The Maine AttractionJune 24, 2012
Hotel Review: Inn by the SeaAugust 8, 2012
Say Her Name is a book of extremes, of contrasts so sharp they cut you coming and going. In it, Francisco Goldman shares with his readers the greatest passion of his life, which is now forever linked to his greatest loss. He recounts the supremely intense story of how he met, fell in love with, and married his second wife, Aura Estrada, a young, vibrant graduate student at Columbia and City College. But like a magical gothic legend, his tale is interwoven with the darkest of threads—that of Ms. Estrada’s death, the result of severe spinal injuries she sustained while trying to bodysurf off the coast of her native Mexico. (I’m not giving anything away here by telling you this; we know about the tragedy from the very beginning of the book.)

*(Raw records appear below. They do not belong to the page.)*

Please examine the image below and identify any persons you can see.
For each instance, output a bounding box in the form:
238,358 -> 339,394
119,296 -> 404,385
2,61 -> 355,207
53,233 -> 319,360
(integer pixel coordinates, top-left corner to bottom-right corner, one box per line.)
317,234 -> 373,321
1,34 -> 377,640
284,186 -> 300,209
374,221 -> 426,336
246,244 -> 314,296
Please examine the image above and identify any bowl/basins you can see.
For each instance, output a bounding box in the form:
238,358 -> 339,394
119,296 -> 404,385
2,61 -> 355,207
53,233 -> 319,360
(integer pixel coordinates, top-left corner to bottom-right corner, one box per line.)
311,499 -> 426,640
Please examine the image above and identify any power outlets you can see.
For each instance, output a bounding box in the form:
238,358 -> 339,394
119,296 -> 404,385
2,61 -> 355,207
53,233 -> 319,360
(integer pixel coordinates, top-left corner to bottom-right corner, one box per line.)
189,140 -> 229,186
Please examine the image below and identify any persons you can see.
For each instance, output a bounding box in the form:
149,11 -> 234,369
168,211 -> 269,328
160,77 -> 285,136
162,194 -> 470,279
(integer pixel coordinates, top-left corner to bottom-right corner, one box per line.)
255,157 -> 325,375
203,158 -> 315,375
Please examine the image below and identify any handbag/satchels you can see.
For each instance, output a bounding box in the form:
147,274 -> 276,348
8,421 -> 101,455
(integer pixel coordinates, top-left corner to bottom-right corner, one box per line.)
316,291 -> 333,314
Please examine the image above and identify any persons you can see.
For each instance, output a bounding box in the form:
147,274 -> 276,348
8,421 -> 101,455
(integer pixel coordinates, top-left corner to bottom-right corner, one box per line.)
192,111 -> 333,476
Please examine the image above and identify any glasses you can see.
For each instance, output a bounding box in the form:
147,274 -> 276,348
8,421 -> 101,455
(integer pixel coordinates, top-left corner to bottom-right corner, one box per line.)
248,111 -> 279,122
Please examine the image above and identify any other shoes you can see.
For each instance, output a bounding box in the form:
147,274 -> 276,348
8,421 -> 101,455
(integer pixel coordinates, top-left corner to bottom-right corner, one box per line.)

Their love affair was as luminous as her death was devastating, and joy and pain are twinned and knotted throughout the book. Like his wife’s wedding dress, which Goldman and his wife’s friends hang in his Brooklyn apartment as a kind of shrine to her, Ms. Estrada’s presence haunts these pages. If this were fiction, you’d say that naming her character “Aura” would be a little too on the nose—straining believability, like one of those eerie coincidences or tricks of the mind that the author himself notes when he hears her favorite Beatles’ songs being played all over their neighborhood after her death, a kind of radio station emanating from the great beyond. And yet, his reaction to these “messages” is completely credible and human: his desire to believe in their deeper meaning is accompanied by self-mockery for having even contemplated the possibility.
Say Her Name is a book about creation and destruction, and this duality applies to language as well as love—not surprising given that Goldman and Ms. Estrada are/were both talented writers. Goldman’s respect for the almost incantatory power of words is felt in his grief (and in his mother-in-law’s stinging last words) as well as in the way he clings to the written fragments that his wife has left behind (her stories, computer notes, and scribblings).
It’s no accident that the stirring passage from which the book’s title is drawn is a meditation on grief that speaks to the eternal nature of language, to its ability to exist beyond our mortal bodies. “Hold her tight, if you have her; hold her tight, I thought, that’s my advice to all the living. Breathe her in, put your nose in her hair, breathe her in deeply. Say her name. It will always be her name. Not even death can steal it. Same alive as dead, always. Aura Estrada.”